PROVIDED TEXT
Despite this surveillance and public humiliation, some conversos prospered and attained an impressive upward mobility during the first half of the sixteenth century. This was an era of population and economic growth within the crown of Castile and of imperial expansion, developments that favored the skills and talents of entrepreneurial-minded conversos, many of whom amassed substantial fortunes. Others trained in bookkeeping, law, or writing found employment in the ever-expanding bureaucracy of the realm as secretaries, treasurers, or accountants. Many who made their fortune through business and trade were able to buy a seat in a municipal governing council or place a son in the cathedral chapter, and some, not all, married their daughters to spouses outside the converso community, just as they had done before the Inquisition was established.

The city of Toledo serves as an example of some of these generalizations. Aside from a crown-appointed corregidor, the city was governed by a council of regidores (aldermen) and an advisory, nonvoting council of jurados (parish representatives). In the first half of the sixteenth century, conversos were especially visible as jurados and as regidores who sat on the citizens' bench, rather than on the more prestigious nobles' bench. Many of the converso citizen regidores were money managers, such as tax farmers, or wholesalers who dealt in wool, silk, and other products in the Indies, Italy, and the Iberian Peninsula. Active in the city council from the 1530s to the 1560s, the citizen regidores and the jurados were instrumental in advancing the city's textile industries by supplying them with raw materials and distributing their products. They also organized and set up the credit mechanisms needed to purchase large quantities of grain during a subsistence crisis of 1557–1558.

All this apparent acceptance and integration was to change in mid-century when the doctrine of pure blood reappeared. In Toledo, a pure-blood statute was first imposed on the cathedral chapter by Cardinal-Archbishop Juan Martínez Silíceo in 1548, and this statute was approved by the pope in 1555 and the crown in 1556. Then, in 1566, a similar statute was imposed on the citizens' bench of the city council. Not only were the citizen regidores to be of pure blood, their numbers (theoretically twelve) were to be reduced, while the seats on the nobles' bench were augmented. The noble regidores suffered no genealogical scrutiny, although they were supposed to have inherited their nobility, as opposed to buying it, and were not to be involved in any base occupations.

Many conversos fought the pure-blood statutes, but with their acceptance by both the crown and the papacy, opponents faced formidable obstacles. If conversos could meet the demand of becoming good Christians, they could hardly manage to escape their ancestry and meet the pure-blood qualifications. So conversos dissimulated, falsifying lineage, changing names and birthplaces, and paying for false testimony. Some were wealthy enough to buy their way into the nobility, by marrying a daughter to an impoverished aristocrat, by buying a village that would enable their heirs to claim nobility, or by having their nobility approved by a chancellery court. In the Toledo city council, many of the citizen regidores first attempted to have their lineage approved locally, and then, if they could afford it, to upgrade their seating arrangements by moving from the citizens' to the nobles' bench. For example, the converso Vaca de Herrera brothers, who farmed royal taxes in the 1580s and 1590s, managed to secure three city council seats, and all the brothers ended up on the nobles' bench. They also had their nobility confirmed in the chancellery court of Valladolid.

BRIEF
Continue the text on conversos in Toledo from the point where it stops.

DATA LISTING
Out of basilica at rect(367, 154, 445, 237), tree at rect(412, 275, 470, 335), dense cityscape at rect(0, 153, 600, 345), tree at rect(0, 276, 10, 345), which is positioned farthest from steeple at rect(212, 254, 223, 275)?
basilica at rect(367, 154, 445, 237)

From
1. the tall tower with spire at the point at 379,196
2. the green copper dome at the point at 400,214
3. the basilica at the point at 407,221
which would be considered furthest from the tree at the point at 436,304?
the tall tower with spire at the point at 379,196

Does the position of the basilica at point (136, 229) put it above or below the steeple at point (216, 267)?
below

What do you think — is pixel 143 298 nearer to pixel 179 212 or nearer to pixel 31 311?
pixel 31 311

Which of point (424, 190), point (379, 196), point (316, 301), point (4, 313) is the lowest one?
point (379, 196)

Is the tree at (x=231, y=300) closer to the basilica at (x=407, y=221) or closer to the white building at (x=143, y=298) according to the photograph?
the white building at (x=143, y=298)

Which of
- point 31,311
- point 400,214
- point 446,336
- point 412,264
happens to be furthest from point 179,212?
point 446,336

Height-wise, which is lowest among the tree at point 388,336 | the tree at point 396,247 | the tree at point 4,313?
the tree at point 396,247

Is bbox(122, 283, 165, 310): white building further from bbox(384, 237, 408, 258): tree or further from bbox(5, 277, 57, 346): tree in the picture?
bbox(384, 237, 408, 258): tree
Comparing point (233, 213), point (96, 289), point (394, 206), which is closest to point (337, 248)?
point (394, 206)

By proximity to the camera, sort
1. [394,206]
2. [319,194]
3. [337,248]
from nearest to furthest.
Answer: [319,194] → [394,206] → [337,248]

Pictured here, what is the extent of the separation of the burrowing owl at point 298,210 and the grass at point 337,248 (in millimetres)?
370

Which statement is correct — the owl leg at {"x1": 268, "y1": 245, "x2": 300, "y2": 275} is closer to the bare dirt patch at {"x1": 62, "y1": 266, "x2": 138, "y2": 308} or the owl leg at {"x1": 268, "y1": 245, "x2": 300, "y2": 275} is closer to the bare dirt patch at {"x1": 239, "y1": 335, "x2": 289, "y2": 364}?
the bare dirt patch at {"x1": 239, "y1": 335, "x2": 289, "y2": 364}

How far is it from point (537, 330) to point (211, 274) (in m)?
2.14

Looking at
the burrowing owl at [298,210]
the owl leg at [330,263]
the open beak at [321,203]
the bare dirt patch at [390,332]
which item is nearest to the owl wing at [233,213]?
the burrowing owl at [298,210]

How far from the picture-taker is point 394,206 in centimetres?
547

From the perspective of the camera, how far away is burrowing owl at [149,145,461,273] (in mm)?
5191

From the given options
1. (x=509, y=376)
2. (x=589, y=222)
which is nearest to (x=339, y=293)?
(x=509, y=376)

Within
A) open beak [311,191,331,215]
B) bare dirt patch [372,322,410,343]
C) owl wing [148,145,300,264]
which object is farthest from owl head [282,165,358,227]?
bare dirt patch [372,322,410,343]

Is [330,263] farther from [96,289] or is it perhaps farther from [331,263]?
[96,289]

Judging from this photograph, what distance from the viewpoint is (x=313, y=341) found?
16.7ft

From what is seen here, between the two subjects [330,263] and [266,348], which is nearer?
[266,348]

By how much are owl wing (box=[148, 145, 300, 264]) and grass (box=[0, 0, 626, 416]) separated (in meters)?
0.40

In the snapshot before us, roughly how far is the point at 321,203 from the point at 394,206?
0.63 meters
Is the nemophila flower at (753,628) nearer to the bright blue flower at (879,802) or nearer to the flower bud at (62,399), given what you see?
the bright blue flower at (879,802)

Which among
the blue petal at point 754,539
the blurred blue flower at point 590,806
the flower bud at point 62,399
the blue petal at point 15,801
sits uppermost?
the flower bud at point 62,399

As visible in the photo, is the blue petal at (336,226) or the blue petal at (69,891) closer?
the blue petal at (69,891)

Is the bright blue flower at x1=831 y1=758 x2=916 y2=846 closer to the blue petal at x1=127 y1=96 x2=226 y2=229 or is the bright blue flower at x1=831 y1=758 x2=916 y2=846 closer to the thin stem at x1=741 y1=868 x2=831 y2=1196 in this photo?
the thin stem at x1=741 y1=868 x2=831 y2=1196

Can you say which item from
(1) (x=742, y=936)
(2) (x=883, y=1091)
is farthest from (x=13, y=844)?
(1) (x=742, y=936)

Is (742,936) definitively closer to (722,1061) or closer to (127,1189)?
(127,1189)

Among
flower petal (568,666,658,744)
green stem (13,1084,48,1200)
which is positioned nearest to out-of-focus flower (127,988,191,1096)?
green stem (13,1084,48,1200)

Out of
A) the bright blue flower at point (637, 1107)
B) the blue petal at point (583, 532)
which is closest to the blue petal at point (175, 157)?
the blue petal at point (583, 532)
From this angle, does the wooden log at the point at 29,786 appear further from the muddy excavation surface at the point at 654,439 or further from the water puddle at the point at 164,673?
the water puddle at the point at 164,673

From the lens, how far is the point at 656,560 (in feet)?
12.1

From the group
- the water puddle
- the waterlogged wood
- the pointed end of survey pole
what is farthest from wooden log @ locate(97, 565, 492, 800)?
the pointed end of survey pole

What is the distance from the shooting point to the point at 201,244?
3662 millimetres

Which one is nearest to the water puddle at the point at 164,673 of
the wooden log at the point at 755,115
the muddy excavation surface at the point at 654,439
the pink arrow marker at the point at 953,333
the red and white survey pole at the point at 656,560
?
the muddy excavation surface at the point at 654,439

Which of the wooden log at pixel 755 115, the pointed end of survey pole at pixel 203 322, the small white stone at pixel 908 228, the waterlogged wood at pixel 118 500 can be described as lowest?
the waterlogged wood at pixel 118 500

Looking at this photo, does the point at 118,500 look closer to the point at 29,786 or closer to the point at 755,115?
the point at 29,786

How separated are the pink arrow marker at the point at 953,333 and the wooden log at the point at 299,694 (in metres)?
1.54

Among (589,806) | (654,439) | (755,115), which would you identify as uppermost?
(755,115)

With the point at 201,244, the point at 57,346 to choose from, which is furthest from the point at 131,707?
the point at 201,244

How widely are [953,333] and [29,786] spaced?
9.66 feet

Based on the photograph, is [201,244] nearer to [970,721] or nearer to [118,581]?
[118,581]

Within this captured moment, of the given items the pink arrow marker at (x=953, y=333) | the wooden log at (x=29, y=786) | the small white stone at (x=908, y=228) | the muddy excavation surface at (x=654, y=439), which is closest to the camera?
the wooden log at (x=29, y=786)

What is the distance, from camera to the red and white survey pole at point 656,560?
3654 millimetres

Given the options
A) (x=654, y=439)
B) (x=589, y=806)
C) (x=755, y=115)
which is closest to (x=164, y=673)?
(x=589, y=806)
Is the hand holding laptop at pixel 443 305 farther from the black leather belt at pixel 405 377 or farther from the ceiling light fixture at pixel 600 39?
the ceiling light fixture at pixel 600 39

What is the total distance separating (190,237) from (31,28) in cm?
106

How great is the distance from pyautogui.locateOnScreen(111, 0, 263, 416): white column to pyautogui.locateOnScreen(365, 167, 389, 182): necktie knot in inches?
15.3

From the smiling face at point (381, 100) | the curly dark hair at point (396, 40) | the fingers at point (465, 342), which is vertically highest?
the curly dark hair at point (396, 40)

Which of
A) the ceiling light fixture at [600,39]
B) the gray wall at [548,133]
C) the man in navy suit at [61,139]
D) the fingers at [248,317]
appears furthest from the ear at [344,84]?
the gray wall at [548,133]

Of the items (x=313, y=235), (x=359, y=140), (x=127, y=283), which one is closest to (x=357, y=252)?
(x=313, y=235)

TASK RESPONSE
With the death of Philip II in 1598, public debates about pure-blood statutes resurfaced. Modifications were urged by deputies of the Castilian Cortes and by others of more prestige, such as cardinal-archbishops of Toledo and of Seville. Little was done, however, until 1623, when the count-duke of Olivares, the favorite of Philip IV, did moderate the statutes. His reforms, which limited the genealogical inquiry of candidates to two generations and took into consideration pure-blood certificates held by other family members, helped some conversos to move up the social scale. Given the inflation of honors that occurred over time, what wealthy merchants and financiers sought in the seventeenth century was a habit in a military order, and Olivares's reforms allowed many to achieve this goal. It is an irony that Olivares should complain of the lack of merchants in Spain, when during his rule the citizens' bench of the Toledo city council, long the bastion of converso merchants and entrepreneurs, was finally phased out—not because conversos had disappeared, but because those who lasted until 1639 had some sort of pure-blood pedigree that disqualified them from mercantile activities and qualified them as nobles.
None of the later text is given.